Rockefeller and Ikea foundations pledge $1bn for small scale renewables

With ‘shovel-ready’ projects across India, Africa and Latin America in line for a mix of grants, cheap loans, equity investment and financial guarantees from this year, the two bodies hope to trigger $20 billion in total funding and bring reliable power to a billion people.
A map of the estimated off-grid solar capacity of African nations at the end of 2020, according to the International Renewable Energy Agency. A large slice of the new $1 billion funding package is likely to head to the continent. | Graphic created by Max Hall, using content from freevectormaps.com, for pv magazine

Clean energy projects in India, Myanmar, Nigeria, Uganda and Ethiopia could be in the front rank of nations to benefit from a new $1 billion funding line pledged by two philanthropic bodies.

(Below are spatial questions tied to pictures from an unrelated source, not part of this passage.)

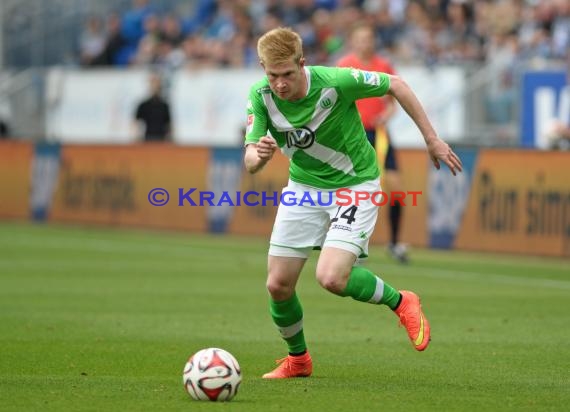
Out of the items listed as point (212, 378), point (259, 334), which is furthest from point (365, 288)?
point (259, 334)

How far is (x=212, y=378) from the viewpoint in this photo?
748 cm

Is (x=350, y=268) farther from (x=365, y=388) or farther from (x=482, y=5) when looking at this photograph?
(x=482, y=5)

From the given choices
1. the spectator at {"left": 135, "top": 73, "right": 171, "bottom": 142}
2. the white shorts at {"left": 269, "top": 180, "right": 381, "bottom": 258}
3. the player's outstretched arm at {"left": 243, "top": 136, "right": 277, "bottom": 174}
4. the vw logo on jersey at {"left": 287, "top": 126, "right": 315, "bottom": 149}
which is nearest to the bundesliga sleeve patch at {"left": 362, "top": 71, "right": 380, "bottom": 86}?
the vw logo on jersey at {"left": 287, "top": 126, "right": 315, "bottom": 149}

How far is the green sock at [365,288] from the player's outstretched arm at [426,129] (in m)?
0.84

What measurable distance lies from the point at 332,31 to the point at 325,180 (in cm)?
1811

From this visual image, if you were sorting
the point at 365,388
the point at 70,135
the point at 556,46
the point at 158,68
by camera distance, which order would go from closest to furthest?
the point at 365,388 → the point at 556,46 → the point at 158,68 → the point at 70,135

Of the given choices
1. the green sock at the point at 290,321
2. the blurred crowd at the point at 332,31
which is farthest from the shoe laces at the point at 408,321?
the blurred crowd at the point at 332,31

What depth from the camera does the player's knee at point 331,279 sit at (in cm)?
837

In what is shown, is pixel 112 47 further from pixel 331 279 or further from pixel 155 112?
pixel 331 279

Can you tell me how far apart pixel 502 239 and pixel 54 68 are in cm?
1633

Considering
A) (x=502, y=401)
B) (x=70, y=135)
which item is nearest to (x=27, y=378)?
(x=502, y=401)

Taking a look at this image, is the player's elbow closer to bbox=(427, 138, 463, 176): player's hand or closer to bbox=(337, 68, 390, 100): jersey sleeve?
bbox=(337, 68, 390, 100): jersey sleeve

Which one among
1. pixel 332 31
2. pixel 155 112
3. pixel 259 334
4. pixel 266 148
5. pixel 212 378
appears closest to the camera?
pixel 212 378

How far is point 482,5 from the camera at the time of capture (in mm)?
23812
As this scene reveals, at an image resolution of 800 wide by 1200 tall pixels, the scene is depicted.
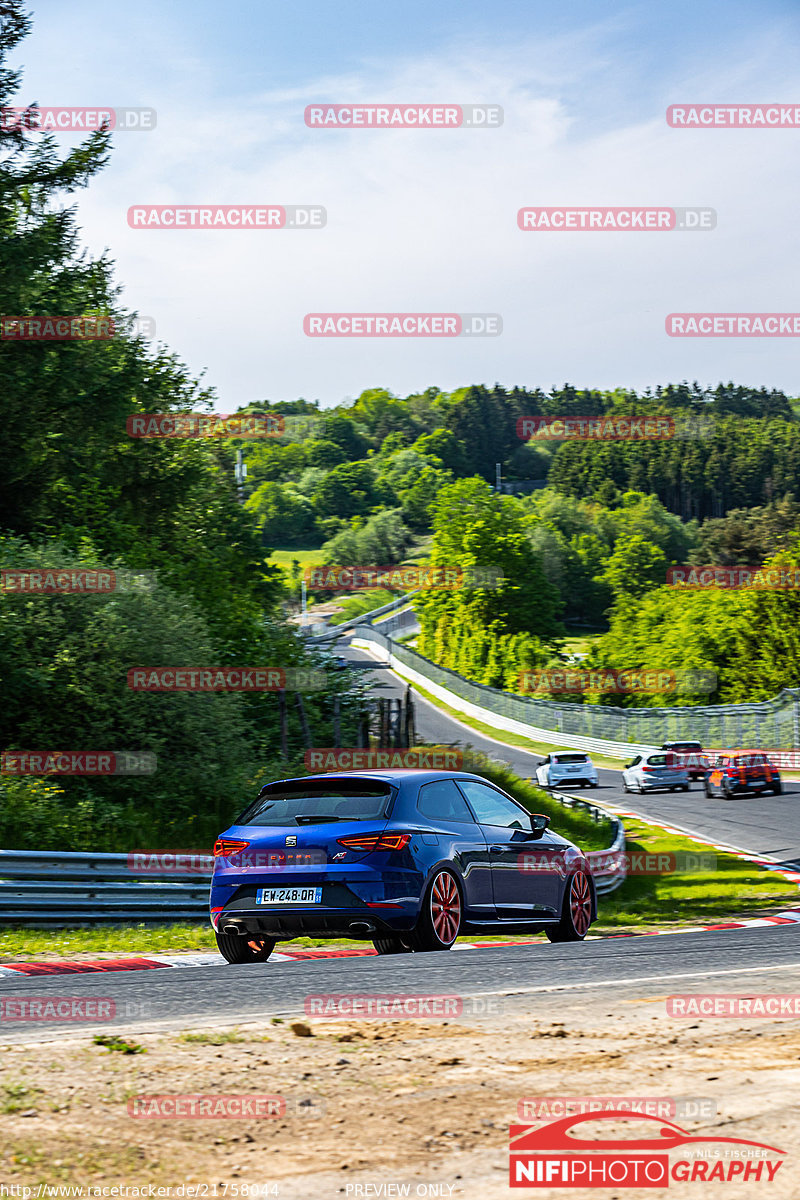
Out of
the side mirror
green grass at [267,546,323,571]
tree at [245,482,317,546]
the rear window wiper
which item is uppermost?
tree at [245,482,317,546]

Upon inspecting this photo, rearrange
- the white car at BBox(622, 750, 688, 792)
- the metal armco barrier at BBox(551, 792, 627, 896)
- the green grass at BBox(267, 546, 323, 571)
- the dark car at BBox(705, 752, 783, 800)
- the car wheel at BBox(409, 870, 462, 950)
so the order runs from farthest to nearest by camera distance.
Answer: the green grass at BBox(267, 546, 323, 571) → the white car at BBox(622, 750, 688, 792) → the dark car at BBox(705, 752, 783, 800) → the metal armco barrier at BBox(551, 792, 627, 896) → the car wheel at BBox(409, 870, 462, 950)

The Ikea Foundation linked to the owners of the Swedish furniture brand and the Rockefeller Foundation, set up to distribute some of the historic profits made by the U.S. energy giant, have jointly pledged to allocate another $500 million each to drive the deployment of small scale renewables equipment in developing countries.

With the announcement made yesterday, a representative of the New York-based Rockefeller Foundation told pv magazine the funding package – a mixture of grants, concessional loans, “patient” equity investment and financial guarantees – will be made available this year. The spokesperson said existing Rockefeller Foundation projects in the aforementioned countries would be among the first to benefit, in addition to initiatives in nations with “strong near-term opportunities,” for distributed renewables, such as the Democratic Republic of Congo, Malawi, Sierra Leone, Indonesia, the Philippines, and Haiti, and across the Latin America and Caribbean region.

The two non-profits yesterday said a new entity would be created to distribute the $1 billion fund with the aim of bringing reliable electricity to around a billion of the 2.8 billion people in the world estimated to lack such facilities.

With the press release issued to announce the $1 billion fund mentioning “shovel-ready” projects in India, Africa and Latin America, the Rockefeller Foundation representative told pv magazine the partners hope their investment will help trigger up to $20 billion in funding for distributed renewables over the next decade.